Con la convicción de que estaba frente a la única solución posible, el amante del Rojo llamó por teléfono a Charito, la hija de don Sixto, que vive en San Luis capital. Le pidió que buscara una foto de la cancha y que se la llevara a su padre. La hija del hechicero, que también ronda los 70, cumplió la misión sin hacer preguntas.
Cuando Charito llegó a La Aguada, tuvo que dar explicaciones. Es que en sus 105 años don Sixto jamás había visto un partido de fútbol, ni siquiera sabe de la existencia de un deporte llamado de esa manera. Y mucho menos que el mayor exponente de esa actividad sea un tal Ricardo Bochini. Pero lo que el viejo ignora tampoco importa, porque sabe, y mucho, sobre otras cuestiones que hoy pueden ser tan determinantes como un penal bien pateado.

Completa lo siguiente ::
• 1. Según el fragmento sobre don Sixto, ¿dónde vive su hija Charito?
• 2. Por favor, escribe lo que sigue al fragmento sobre don Sixto y la foto de la cancha, a partir de su última oración.

Sección de datos ::
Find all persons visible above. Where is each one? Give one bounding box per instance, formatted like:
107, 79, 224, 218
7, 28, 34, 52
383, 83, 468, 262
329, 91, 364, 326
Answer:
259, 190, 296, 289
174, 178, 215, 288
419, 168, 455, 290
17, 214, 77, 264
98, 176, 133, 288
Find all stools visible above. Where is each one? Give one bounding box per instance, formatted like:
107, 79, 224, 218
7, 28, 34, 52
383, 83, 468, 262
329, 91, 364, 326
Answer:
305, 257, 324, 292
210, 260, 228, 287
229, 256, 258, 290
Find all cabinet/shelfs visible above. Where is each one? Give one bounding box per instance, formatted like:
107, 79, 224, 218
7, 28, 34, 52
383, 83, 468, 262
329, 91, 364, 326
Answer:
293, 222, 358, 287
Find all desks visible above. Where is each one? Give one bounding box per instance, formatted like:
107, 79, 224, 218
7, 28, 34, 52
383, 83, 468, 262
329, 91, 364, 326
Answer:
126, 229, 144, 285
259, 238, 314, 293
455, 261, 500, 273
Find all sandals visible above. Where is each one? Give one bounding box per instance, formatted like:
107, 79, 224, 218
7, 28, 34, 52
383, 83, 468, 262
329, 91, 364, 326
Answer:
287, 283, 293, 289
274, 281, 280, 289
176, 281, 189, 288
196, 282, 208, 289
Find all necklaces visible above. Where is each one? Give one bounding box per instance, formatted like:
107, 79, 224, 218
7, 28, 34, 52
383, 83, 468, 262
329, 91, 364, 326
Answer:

* * *

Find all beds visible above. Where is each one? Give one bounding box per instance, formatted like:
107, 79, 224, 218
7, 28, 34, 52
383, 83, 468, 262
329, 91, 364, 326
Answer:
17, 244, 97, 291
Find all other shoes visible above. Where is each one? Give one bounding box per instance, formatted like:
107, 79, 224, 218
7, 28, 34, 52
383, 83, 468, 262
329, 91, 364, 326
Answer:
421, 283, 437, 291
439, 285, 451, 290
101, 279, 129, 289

Respuestas por tarea ::
• 1. En San Luis capital.

• 2.
Cuando le mostraron la foto del Libertadores de América, le tuvieron que explicar que ése era un terreno, un gran terreno, donde se junta gente que usa ropa roja que podría considerarse como una familia. Con esos datos escuetos, don Sixto estudió la imagen, se tomó unos segundos para pensar y destrozó la incertidumbre con una frase lapidaria: “Todo este terreno está infectado”. Lo que agregó fue igual de alarmante: “Y la familia también”. Antes de pedirle a su hija que volviera el día siguiente con algunos metros de cinta roja, el viejo hechicero lanzó la única frase esperanzadora de la jornada:
—Los vamos a ayudar, pero va a costar.
El exorcista. El paquete voló de San Luis a Ezeiza, hizo escala en Ciudad Evita y por ahí lo pasó a buscar Omar. Fue de mano en mano, de amigo en amigo. Llegó unos días antes de un partido clave: Independiente-Unión en Avellaneda. Cuando el amante lo desenvolvió, se encontró con los amuletos que torcerían el destino de Nacional B. Eran dos objetos cilíndricos, macizos, de unos diez centímetros, envueltos con la cinta roja y cubiertos de yuyos. No venían con instrucciones, no hacía falta: Omar iba a enterrar uno en cada arco.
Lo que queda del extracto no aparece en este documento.